O livro descreve no detalhe o teste de estresse vivido pelo regime de metas para a inflação em 2001 e 2002. O primeiro ano foi marcado pela prolongada agonia do regime argentino de paridade cambial, pela crise energética e, claro, pelos atentados de 11 de setembro. O segundo, pela incerteza pré-eleitoral, que levou a uma forte depreciação cambial e aumento do risco-país. A oposição, que era favorita para ganhar as eleições, repudiara frontal e publicamente, antes da campanha eleitoral, vários aspectos do “tripé macroeconômico” vigente (metas para a inflação, câmbio flutuante e superávits primários voltados para garantir a sustentabilidade da dívida) – e levantara dúvidas sobre a legitimidade da dívida pública. A depreciação atingiu a economia quando a inflação já estava alta, e um corte da Selic em julho de 2002 não ajudou a ancoragem de expectativas. A reação veio em outubro, com um aumento de 300 pontos base na taxa de juros, em reunião extraordinária do Copom. Paralelamente, a equipe econômica de FHC já havia estabelecido contato com as equipes dos principais opositores, que, depois do susto, passaram a sinalizar disposição para manter o tripé.
Pastore destaca que, dada a preservação dos fundamentos da política econômica, em um contexto global favorável, graças ao impacto do crescimento chinês sobre a atividade econômica e os preços de commodities, criou-se uma opção antes inexistente.
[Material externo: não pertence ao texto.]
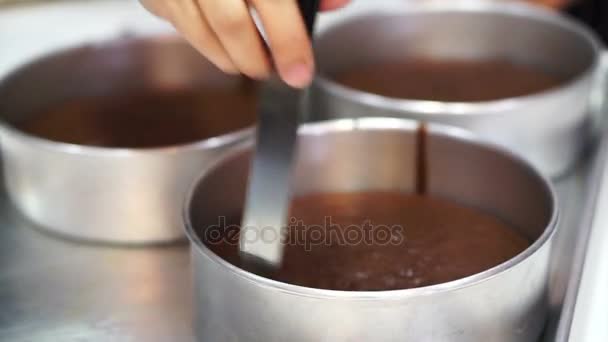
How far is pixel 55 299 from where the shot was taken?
31.6 inches

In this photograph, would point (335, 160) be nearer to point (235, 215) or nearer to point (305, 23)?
point (235, 215)

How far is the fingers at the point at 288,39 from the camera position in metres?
0.59

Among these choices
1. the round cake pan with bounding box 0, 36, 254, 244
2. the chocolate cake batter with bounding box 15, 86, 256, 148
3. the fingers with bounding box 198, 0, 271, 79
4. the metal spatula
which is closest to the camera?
the fingers with bounding box 198, 0, 271, 79

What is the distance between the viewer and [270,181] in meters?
0.69

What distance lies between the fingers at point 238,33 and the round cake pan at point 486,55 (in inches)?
12.3

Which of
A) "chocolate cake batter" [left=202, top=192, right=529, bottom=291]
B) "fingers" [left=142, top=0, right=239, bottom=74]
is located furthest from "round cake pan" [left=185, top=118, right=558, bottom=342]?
"fingers" [left=142, top=0, right=239, bottom=74]

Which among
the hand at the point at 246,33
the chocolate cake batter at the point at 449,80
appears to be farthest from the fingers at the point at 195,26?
the chocolate cake batter at the point at 449,80

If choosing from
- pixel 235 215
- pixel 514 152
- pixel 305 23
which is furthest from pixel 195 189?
pixel 514 152

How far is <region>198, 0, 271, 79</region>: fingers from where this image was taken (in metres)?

O BC poderia simplesmente aproveitar os efeitos desinflacionários da apreciação da moeda para reduzir agressivamente a taxa Selic. Ou poderia aproveitar a conjuntura favorável para enfrentar nossa crônica fragilidade externa, comprando reservas internacionais. A formiga prevaleceu sobre a cigarra, e o acúmulo de reservas mostrou-se um divisor de águas para a política econômica brasileira, e para nossa estatura na comunidade financeira internacional.
Como consultor, Pastore comentava regularmente sobre o Copom, antes e durante o longo processo de flexibilização monetária, de 2005 a 2007 – eu, que estava no BC na segunda parte desse movimento, tinha virado vidraça. Neste ciclo, após um aperto vigoroso da política monetária, a Selic foi sendo reduzida com parcimônia e constância, o que domou, por um tempo, as expectativas de inflação, bem como viabilizou uma sólida retomada da atividade econômica. No entanto, a atitude ambígua de parte do governo em relação ao regime de metas e o progressivo aquecimento da economia, influenciado pelo boom de commodities – o PIB cresceu 9,3% em termos anualizados no segundo trimestre de 2008 – levaram a uma piora das perspectivas inflacionárias, suscitando uma reação pelo BC – ao contrário de alguns observadores politicamente engajados, Pastore entendeu perfeitamente a lógica da atuação do Copom naquela ocasião.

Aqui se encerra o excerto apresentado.